Comme l’a dit Renata Segura, de l’International Crisis Group : “Il semble peu probable qu’Haïti devienne un endroit plus sûr s’il ne s’attaque pas d’abord à la crise politique.” Alors que plusieurs nouveaux groupes et initiatives ont fait surface au cours des neuf derniers mois, deux propositions clés pour une réinitialisation politique se distinguent des autres : L’une émanant du Premier ministre par intérim, Ariel Henry, pour diriger le pays jusqu’à ce qu’une élection puisse être organisée plus tard dans l’année ou au début de 2023, et l’autre émanant de l’Accord de Montana, une coalition d’organisations de la société civile et de partis politiques, qui propose une transition de deux ans donnant au pays le temps d’organiser une élection.
Les réunions entre les deux parties en février n’ont pas porté leurs fruits, et la proposition de M. Henry de créer une “commission de médiation” en mars a été rejetée par les membres de l’Accord de Montana. Le processus se trouve actuellement dans une impasse cordiale, bien qu’il y ait des signes récents d’une évolution possible.

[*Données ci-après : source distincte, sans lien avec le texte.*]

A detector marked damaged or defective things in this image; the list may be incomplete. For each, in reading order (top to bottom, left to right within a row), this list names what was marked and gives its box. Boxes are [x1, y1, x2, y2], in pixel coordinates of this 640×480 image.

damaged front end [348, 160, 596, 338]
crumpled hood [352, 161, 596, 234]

On peut soutenir que ni ces options ni les groupes qui les soutiennent n’offrent une représentation suffisamment large de la société haïtienne, mais toutes deux apportent quelque chose d’essentiel à la table des négociations. La proposition de M. Henry préserve ce qui reste de la structure gouvernementale du pays et l’accord de Montana offre une portée plus large à la société. À cet égard, le défi d’Haïti n’est pas inhabituel pour les pays en conflit ou sortant d’un conflit : comment mener le dialogue sociétal le plus large possible à un moment où la gouvernance nationale s’est effondrée. Mais Haïti n’a jamais connu de véritable dialogue national, passant directement de la dictature aux élections dans les années 1990, et peu des élections qui ont suivi ont été réellement représentatives ou productives.
Une étude récente de l’USIP a montré que si les dialogues nationaux ne sont pas une panacée, un dialogue bien conçu et soutenu peut “faire partie d’un continuum plus large d’efforts locaux, sous-nationaux et nationaux qui se renforcent mutuellement” et “permettre de forger des accords et de progresser vers la paix”. Mais l’étude a également révélé que “les dialogues sont beaucoup plus susceptibles d’engendrer des changements significatifs lorsqu’ils sont soutenus par une coalition crédible qui peut œuvrer à la mise en œuvre du dialogue par le biais d’une loi ou d’une politique”. Le soutien combiné de M. Henry et de l’accord de Montana est-il suffisant pour générer un accord qui conduise à un large soutien en faveur d’un dialogue national concluant ?
Une réponse affirmative pourrait donner à des groupes haïtiens déjà bien positionnés l’occasion de réunir plusieurs milliers de délégués pour plusieurs semaines de réunions et de prises de décision. Il serait également utile qu’un groupe d’éminents chefs d’État puisse donner du poids à la réunion par sa présence et son soutien, en représentant des organisations et des pays désireux non seulement de participer à la réunion, mais aussi d’en voir les résultats mis en œuvre.
Le soutien des principaux acteurs haïtiens à un processus de dialogue national permettrait également à la communauté internationale, travaillant avec respect et patience avec tous les éléments de la société et de la politique haïtiennes, de fournir le soutien logistique et sécuritaire, le financement d’un secrétariat dirigé par des Haïtiens, ainsi que les conseils et le dépannage en coulisses nécessaires à une résolution fructueuse de la crise politique.
La transparence serait nécessaire pour se prémunir contre les accusations de tractations en coulisses et d’ingérence internationale. Le rassemblement nécessitera également de la patience, avec pas moins de trois semaines nécessaires pour régler les problèmes et la procédure, ainsi qu’un accord institutionnel pour les rassemblements ultérieurs et le suivi.
Le produit le plus durable d’un tel événement serait un gouvernement intérimaire, habilité à gouverner tout en préparant le pays à des élections et à la possibilité de changements constitutionnels proposés. Bien que les propositions de structure de gouvernance intérimaire émanant de l’accord de Montana et de l’électorat politique de M. Henry ne s’alignent pas, elles existent au moins. Et, avec un peu d’imagination et de courage, elles peuvent déboucher sur un accord viable.